BGC Detection¶

Gene cluster prediction using a conditional random field.

class gecco.crf.ClusterCRF(object)[source]¶

A wrapper for sklearn_crfsuite.CRF to work with the GECCO data model.

classmethod trained(model_path: Optional[str] = None) → ClusterCRF[source]¶

Create a new pre-trained ClusterCRF instance from a model path.

Parameters:: model_path (str, optional) – The path to the model directory obtained with the gecco train command. If None given, use the embedded model.
Returns:: ClusterCRF – A CRF model that can be used to perform predictions without training first.
Raises:: ValueError – If the model data does not match its hash.

__init__(feature_type: str = 'protein', algorithm: str = 'lbfgs', window_size: int = 5, window_step: int = 1, **kwargs: Any) → None[source]¶

Create a new ClusterCRF instance.

Parameters:

feature_type (str) – Defines how features should be extracted. Should be either domain or protein.
algorithm (str) – The optimization algorithm for the model. See https://sklearn-crfsuite.readthedocs.io/en/latest/api.html for available values.
window_size (int) – The size of the sliding window to use when training and predicting probabilities on sequences of genes.
window_step (int) – The step between consecutive sliding windows to use when training and predicting probabilities on sequences of genes.

Any additional keyword argument is passed as-is to the internal CRF constructor.

Raises:

predict_probabilities(genes: Iterable[Gene], *, pad: bool = True, progress: Optional[Callable[[int, int], None]] = None) → List[Gene][source]¶

Predict how likely each given gene is part of a gene cluster.

Parameters:

genes (iterable of Gene) – The genes to compute probabilities for.

Keyword Arguments:

batch_size (int) – The number of samples to load per batch. Ignored, always 1 with the CRF.
pad (bool) – Whether to pad sequences too small for a single window. Setting this to False will skip probability prediction entirely for sequences smaller than the window size.
progress (callable) – A callable that accepts two int, the current batch index and the total number of batches.

Returns:

list of Gene – A list of new Gene objects with their probability set.

Raises:

NotFittedError – When calling this method on an object that has not been fitted yet.
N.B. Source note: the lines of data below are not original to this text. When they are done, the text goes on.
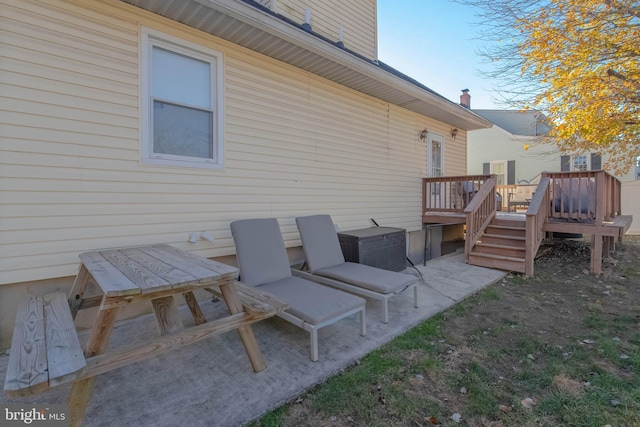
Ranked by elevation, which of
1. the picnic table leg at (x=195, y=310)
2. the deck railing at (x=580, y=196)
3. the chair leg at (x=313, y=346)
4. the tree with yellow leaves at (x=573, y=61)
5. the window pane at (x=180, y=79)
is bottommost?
the chair leg at (x=313, y=346)

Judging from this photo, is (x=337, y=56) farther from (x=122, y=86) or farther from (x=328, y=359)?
(x=328, y=359)

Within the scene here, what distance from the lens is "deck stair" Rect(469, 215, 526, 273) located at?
5.61 meters

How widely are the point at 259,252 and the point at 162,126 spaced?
1.91 metres

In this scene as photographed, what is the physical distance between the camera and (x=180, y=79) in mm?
3723

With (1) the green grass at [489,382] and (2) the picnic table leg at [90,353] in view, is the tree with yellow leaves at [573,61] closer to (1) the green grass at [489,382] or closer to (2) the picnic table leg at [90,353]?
(1) the green grass at [489,382]

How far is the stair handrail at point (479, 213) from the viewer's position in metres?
6.02

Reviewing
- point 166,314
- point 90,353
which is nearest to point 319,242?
point 166,314

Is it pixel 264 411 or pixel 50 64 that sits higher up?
pixel 50 64

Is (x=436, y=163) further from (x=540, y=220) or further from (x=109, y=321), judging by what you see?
(x=109, y=321)

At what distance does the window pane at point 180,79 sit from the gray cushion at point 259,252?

fit(genes: Iterable[Gene], *, select: Optional[float] = None, shuffle: bool = True, cpus: Optional[int] = None, correction_method: Optional[str] = None) → None[source]¶

Fit the CRF model to the given training data.

Parameters:

genes (iterable of Gene) – The genes to extract domains from for training the CRF.
select (float, optional) – The fraction of features to select based on Fisher-tested significance. Leave as None to skip feature selection.
shuffle (bool) – Whether or not to shuffle the contigs after having grouped the genes together.
correction_method (str, optional) – The correction method to use for correcting p-values used for feature selection. Ignored if select is False.

save(model_path: PathLike[str]) → None[source]¶

Save the ClusterCRF to an on-disk location.

Models serialized at a given location can be later loaded from that same location using the ClusterCRF.trained class method.

Parameters:: model_path (str) – The path to the directory where to write the model files.